» **KUTIPAN TEKS**:
+++++

Hatta lngin Berkuasa Sewenang-wenang Lagi
Berdasarkan pengalaman dengan Peristiwa Madiun, dimana Hatta menelandjangi dirinja sebagai manusia jang tidak berperikemanusiaan, maka saja seudjung rambutpun tidak ragu bahwa Hatta, seperti belum lama berselang dimuat dalam koran2 pemah mengutjapkan kepada Firdaus A. N., hanja bersedia berkuasa djika tidak bisa didjatuhan oleh Parlemen. Kalau mau tahu tentang Hatta, inilah dia ! lnilah politiknja, inilah moralnja, inilah segala-galanja! Jaitu, seorang jang mau berkuasa setjara se-wenang2.

Hatta samasekali tidak menghargai djerihpajah Rakjat jang kepanasan dan kehudjanan antri untuk memberikan suaranja untuk Parlemen kita sekarang. Lebih daripada itu, ia djuga tidak menghargai suaranja sendiri jang diberikannja ketika memilih Parlemen ini. Orang jang tidak menghargai orang lain sering kita temukan didunia ini. Tetapi orang jang tidak menghargai suaranja sendiri, ini keterlaluan.

+++++

» **SOAL**: Tulis lanjutan tulisan tentang Hatta di atas, dimulai tepat setelah kalimat terakhirnya.

» **DATA TERKUMPUL**:
+++++

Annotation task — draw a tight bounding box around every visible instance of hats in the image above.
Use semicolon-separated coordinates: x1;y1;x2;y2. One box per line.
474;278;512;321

+++++

» **JAWABAN**:
Hatta ingin berkuasa kembali tanpa bisa didjatuhkan oleh Parlemen, ia mengimpikan masa keemasannja ditahun 1948. Kali ini jang mau didjadikannja mangsa bukan hanja putera2 Indonesia asal suku Djawa dan Batak, tetapi djuga putera2 suku lain, termasuk putera2 suku Minangkabau, karena PKI sekarang sudah tersebar diseluruh Indonesia dan disemua suku. Tetapi, sebelum Hatta sampai kesitu, perlu saja peringatkan bahwa dalam tahun 1948 ia hanja berhadapan dengan 10.000 Komunis jang hanja tersebar setjara sangat tidak merata dipulau Djawa dan Sumatera, karena PKI ketika itu dilarang berdiri didaerah pendudukan Belanda. Tetapi sekarang, Hatta harus berhadapan dengan lebih satu djuta Komunis jang tersebar disemua pulau dan disemua suku. Saja perlu menjatakan ini, hanja untuk menerangkan betapa besar akibatnja kalau Hatta bermain "tangan besi" lagi. Dan .... besipun bisa patah !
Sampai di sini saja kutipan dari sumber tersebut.